See, this is combat I am going into. In addition to the above, I also have a band aid wrapped around my finger where I get blisters from holding a pen, I have all my pencils sharpened, I have a new battery in my computer, and I have countless stacks of paper to aid me.

It's exam time. Tomorrow marks the beginning of the two week exam period, which will end in a miserable eight hour exam, a twenty-five page paper, and a ten page paper. Not to mention the exams that come before it.
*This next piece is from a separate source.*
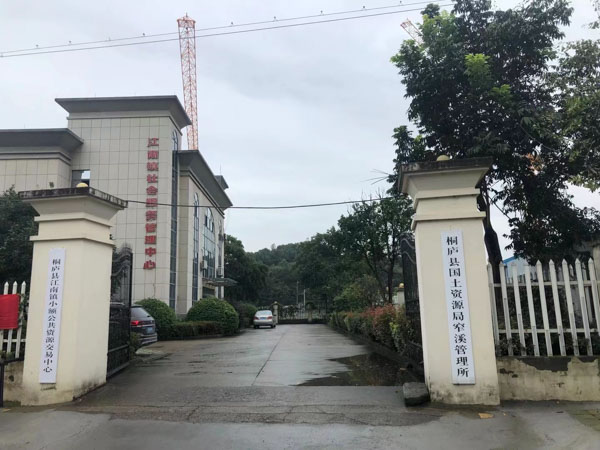 夫妻離婚孩子18滿周歲了財產怎么分？上海離婚案好律師為您解答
So, hold your breath, plug your nose, and take the plunge. Wish me luck.

Friday, April 18, 2008

Dramatic Suspense

That's what I was going for. Really. I made a blog back in September, and waited until now to post another entry. It was all about suspense.

Now that I'm done lying to myself, I would like to point out that I experienced an earthquake last night! It was odd, exciting, and a bit scary. It woke me at 5:30 in the morning--it sounded like a garbage truck. When I got out of bed to see what was happening, the floor started to shake.

Now, I never lived in the Midwest until recently, so I never had to deal with tornadoes. I know, tornadoes are not earthquakes; but let me explain how they relate in my head. I have conditioned myself, as a newcomer to the Midwest, that anytime some strange weather thing happens, to run into my closet. So, when I felt my floor shaking (mind you, I am on the ground floor) what did I do?

That's right. I ran into the closet. Brilliant!

After being in there for about three seconds, it dawned on me that the closet was not the place to be, and perhaps I would be better outside. By the time I got to my door, it was all over.

Apparently, there is no link between law school and understanding what to do in an earthquake. Who would have thought?